Copy out the data again word for word, starting at the line containing "For the rough" and running through the last line of the data, with both ends included.

-- Begin --

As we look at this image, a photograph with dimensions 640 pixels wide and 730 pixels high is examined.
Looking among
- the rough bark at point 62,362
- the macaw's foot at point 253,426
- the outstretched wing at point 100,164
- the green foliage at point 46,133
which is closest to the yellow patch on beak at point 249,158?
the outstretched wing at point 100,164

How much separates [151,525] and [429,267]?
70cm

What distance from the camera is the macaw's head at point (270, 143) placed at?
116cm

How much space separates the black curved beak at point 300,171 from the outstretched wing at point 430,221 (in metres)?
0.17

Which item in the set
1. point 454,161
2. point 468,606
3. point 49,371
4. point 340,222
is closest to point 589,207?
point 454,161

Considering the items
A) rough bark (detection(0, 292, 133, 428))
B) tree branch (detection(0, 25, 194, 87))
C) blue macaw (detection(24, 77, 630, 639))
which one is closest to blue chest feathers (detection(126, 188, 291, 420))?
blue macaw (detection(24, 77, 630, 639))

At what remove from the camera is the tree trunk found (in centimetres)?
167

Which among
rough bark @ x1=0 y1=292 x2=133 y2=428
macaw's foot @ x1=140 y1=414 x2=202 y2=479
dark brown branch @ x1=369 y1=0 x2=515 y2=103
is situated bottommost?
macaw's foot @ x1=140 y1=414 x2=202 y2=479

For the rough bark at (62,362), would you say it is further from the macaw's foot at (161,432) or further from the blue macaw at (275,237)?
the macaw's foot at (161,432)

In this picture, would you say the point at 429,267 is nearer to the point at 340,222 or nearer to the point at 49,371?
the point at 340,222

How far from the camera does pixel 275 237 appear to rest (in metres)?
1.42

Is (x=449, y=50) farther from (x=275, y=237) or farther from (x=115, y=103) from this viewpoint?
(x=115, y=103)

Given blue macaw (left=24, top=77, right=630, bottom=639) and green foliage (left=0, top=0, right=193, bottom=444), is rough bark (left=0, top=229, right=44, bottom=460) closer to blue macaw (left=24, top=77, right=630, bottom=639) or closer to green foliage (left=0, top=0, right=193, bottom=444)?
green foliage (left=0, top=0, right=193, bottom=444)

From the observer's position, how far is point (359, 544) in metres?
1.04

-- End --

[Written solution]:
For the rough bark at (62,362), would you say it is further from the macaw's foot at (161,432) or further from the blue macaw at (275,237)?
the macaw's foot at (161,432)

In this picture, would you say the point at 429,267 is nearer to the point at 340,222 or nearer to the point at 49,371?
the point at 340,222

How far from the camera does pixel 275 237 appear to rest (in metres)?
1.42

Is (x=449, y=50) farther from (x=275, y=237) or farther from (x=115, y=103) from this viewpoint?
(x=115, y=103)

Given blue macaw (left=24, top=77, right=630, bottom=639) and green foliage (left=0, top=0, right=193, bottom=444), is rough bark (left=0, top=229, right=44, bottom=460) closer to blue macaw (left=24, top=77, right=630, bottom=639) or closer to green foliage (left=0, top=0, right=193, bottom=444)?
green foliage (left=0, top=0, right=193, bottom=444)

From the observer's position, how far is point (359, 544) in metres?
1.04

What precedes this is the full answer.